Changes in globin messenger RNA content during erythroid cell differentiation.

Abstract Previous studies have shown that mouse fetal erythroid precursor cells isolated by an immunological technique synthesize little or no globin and contain little, if any, globin mRNA, as assayed in a cell-free system (translatable mRNA). After culture for 10 hours in the presence of erythropoietin, there is a marked increase in globin synthesis and in translatable globin mRNA. The present studies were designed to measure directly the content of globin mRNA sequences during erythroid cell differentiation, by molecular hybridization with 3H-labeled DNA complementary to globin mRNA. The results indicate that few, if any, globin mRNA sequences are present in the total RNA of erythroid precursor cells.

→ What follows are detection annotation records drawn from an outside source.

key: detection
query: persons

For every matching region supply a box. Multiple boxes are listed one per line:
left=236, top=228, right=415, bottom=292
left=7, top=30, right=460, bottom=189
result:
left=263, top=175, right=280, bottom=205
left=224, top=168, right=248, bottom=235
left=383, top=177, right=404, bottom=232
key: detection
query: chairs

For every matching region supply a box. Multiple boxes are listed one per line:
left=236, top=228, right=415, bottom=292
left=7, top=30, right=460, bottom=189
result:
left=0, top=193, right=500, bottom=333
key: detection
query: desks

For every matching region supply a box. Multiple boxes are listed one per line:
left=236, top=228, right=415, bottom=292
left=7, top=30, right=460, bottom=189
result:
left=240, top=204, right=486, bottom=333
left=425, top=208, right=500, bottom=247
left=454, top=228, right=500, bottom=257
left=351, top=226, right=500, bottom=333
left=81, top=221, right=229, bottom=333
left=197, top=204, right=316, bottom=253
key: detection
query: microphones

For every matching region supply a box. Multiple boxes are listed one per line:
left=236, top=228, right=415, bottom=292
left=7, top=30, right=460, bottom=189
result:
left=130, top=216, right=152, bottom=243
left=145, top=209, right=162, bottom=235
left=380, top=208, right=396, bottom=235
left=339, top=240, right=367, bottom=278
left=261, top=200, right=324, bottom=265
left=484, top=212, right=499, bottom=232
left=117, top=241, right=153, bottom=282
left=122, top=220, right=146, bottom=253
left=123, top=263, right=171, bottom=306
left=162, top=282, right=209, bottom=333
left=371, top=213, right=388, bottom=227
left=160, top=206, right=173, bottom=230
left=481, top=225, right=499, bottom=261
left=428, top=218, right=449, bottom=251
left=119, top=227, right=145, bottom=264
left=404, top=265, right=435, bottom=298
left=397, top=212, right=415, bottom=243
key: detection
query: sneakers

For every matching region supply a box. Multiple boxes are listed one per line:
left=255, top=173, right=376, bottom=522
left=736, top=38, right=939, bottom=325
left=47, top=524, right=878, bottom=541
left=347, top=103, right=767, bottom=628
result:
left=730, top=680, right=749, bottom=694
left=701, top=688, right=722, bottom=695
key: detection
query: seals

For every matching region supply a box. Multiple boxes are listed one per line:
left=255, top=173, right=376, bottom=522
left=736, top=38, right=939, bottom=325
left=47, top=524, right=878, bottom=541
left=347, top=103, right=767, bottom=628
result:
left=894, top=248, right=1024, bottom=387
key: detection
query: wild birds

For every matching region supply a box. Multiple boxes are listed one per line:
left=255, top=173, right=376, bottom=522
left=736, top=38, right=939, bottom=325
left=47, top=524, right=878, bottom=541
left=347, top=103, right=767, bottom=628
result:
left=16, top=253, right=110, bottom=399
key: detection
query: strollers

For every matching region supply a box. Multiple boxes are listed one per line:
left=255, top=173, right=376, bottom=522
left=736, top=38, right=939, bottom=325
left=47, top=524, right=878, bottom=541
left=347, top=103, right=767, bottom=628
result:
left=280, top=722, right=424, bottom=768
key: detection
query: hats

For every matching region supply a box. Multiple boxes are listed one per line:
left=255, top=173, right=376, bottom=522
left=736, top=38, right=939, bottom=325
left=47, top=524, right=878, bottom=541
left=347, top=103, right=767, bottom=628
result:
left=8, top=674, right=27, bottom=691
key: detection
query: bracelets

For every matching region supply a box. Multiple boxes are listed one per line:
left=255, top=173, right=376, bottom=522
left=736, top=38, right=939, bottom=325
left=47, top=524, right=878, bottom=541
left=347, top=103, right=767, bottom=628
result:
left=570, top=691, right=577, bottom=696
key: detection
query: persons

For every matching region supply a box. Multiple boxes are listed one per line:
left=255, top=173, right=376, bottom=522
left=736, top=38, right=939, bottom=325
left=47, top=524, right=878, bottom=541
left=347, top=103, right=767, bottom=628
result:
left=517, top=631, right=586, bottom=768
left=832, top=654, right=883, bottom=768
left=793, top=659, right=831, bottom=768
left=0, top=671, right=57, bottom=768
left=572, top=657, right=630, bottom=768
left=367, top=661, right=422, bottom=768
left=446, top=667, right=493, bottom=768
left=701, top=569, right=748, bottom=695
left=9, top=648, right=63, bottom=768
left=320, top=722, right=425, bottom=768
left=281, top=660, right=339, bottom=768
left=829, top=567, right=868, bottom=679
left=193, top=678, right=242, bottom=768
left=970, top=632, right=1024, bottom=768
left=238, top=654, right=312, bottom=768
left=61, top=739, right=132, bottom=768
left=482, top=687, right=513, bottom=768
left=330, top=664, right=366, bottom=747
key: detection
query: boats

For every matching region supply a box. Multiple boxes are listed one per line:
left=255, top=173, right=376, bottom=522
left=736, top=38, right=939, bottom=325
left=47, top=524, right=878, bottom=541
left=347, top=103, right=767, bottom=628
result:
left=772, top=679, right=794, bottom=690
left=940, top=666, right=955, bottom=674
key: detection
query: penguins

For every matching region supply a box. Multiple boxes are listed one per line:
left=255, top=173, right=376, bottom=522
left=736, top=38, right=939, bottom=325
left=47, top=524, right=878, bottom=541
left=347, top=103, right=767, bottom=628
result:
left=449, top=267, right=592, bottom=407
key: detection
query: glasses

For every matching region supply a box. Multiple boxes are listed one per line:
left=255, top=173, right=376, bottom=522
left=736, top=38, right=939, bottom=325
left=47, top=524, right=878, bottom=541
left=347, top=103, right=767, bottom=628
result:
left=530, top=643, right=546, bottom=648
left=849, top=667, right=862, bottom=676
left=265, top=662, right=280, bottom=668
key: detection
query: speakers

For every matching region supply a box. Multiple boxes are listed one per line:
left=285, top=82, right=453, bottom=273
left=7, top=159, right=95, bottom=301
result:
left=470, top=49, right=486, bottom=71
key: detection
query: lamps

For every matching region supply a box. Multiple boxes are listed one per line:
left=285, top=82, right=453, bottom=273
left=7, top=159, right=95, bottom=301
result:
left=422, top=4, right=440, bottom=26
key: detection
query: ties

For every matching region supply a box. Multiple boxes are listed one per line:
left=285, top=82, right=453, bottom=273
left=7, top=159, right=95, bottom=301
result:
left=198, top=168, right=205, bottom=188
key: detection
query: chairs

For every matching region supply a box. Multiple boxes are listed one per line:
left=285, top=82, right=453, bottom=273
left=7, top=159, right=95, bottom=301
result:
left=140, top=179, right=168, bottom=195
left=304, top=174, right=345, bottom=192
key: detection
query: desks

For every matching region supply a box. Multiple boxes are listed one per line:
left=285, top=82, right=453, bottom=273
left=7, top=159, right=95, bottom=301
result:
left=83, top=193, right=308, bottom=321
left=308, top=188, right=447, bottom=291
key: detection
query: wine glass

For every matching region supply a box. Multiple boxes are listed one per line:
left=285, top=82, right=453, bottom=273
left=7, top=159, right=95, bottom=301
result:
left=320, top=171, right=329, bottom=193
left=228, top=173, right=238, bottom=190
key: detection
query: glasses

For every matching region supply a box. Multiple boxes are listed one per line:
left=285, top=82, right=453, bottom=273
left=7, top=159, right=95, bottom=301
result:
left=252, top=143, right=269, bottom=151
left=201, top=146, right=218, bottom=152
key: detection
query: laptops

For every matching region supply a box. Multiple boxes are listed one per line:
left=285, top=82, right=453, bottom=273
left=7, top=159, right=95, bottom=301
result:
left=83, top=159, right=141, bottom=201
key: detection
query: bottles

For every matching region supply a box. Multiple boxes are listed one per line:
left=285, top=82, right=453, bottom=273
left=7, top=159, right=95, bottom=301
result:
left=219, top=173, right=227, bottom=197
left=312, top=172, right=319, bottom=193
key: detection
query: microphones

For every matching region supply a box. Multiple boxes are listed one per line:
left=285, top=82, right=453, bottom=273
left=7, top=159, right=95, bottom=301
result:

There is little or no pool of untranslated globin mRNA in these cells. After 10 hours of culture with erythropoietin, there is an increase in globin mRNA content, as ;easured by a change in the Cot1/2 values obtained by cDNA: mRNA hybridization with (Co) representing the concentration of RNA. Between 0 and 22 hours of culture, there is a 250-fold rise, and between 22 and 44 hours, a further 2-fold increase in globin mRNA content. During the 44 hours in culture, the number of cells in culture increases 2- to 3-fold. The number of globin mRNA molecules rises in erythroid precursor cells to an average value of 1800 molecules/cell during 22 hours of culture. In cultures without added erythropoietin, the absolute number of cells decreases, however, cells presumably induced to differentiate by exposure to erythropoietin in vivo continue to differentiate in vitro, accumulating globin mRNA and initiating globin synthesis.